WORK TO BE COMPLETED: Go to the line that contains "Mono Chic Tealish Blue Wallpaper". Restate that line and each one after it exactly, through the end of the records, without pictures.

Caption-style text data:

_____

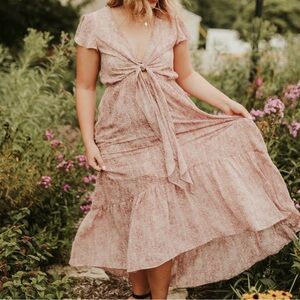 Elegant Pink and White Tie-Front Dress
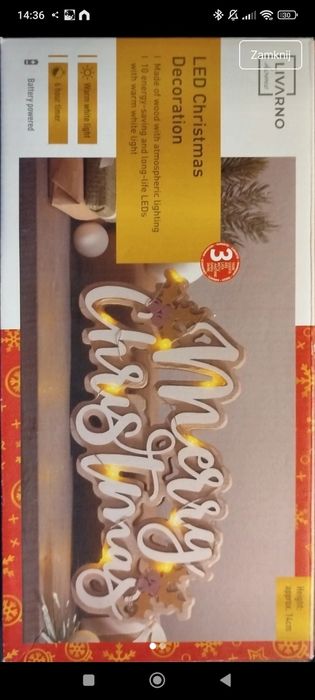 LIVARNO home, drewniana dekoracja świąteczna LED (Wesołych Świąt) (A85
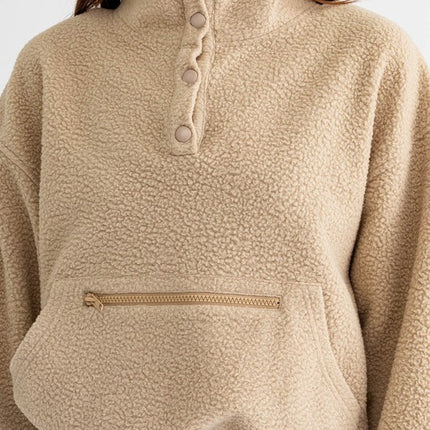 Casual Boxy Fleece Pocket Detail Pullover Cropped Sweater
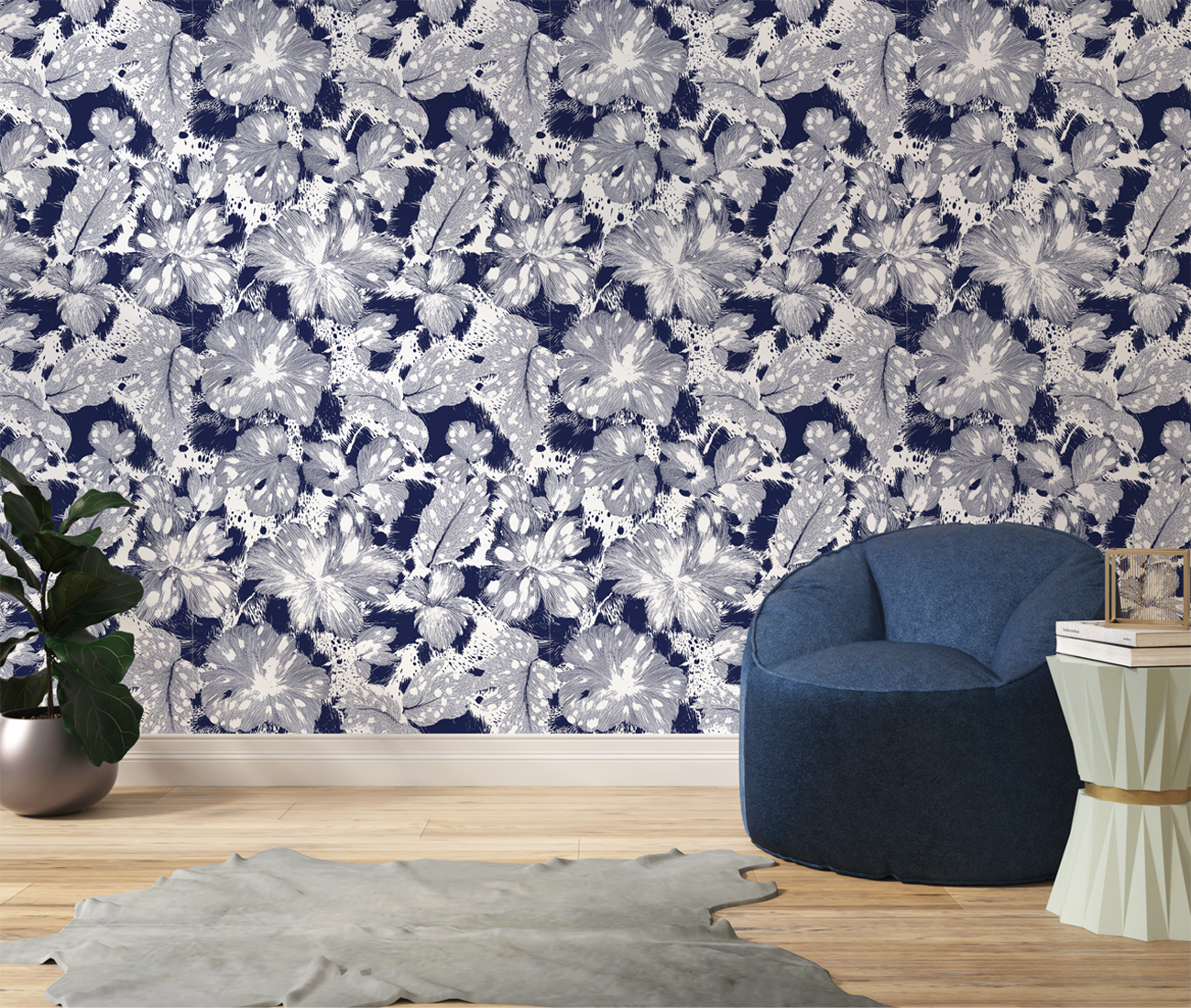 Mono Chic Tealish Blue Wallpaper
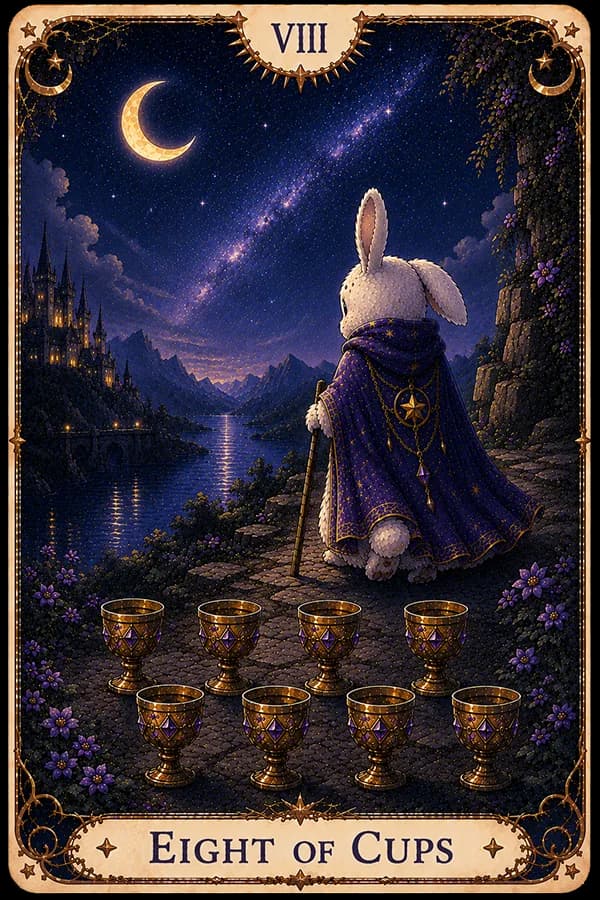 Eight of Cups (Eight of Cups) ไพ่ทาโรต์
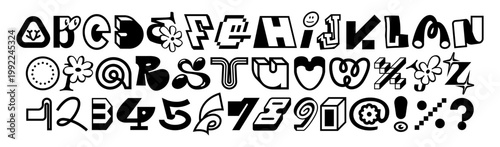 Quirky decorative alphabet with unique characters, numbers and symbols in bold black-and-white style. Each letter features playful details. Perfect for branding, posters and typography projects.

_____

WRITTEN REPLY:
 Mono Chic Tealish Blue Wallpaper
 Eight of Cups (Eight of Cups) ไพ่ทาโรต์
 Quirky decorative alphabet with unique characters, numbers and symbols in bold black-and-white style. Each letter features playful details. Perfect for branding, posters and typography projects.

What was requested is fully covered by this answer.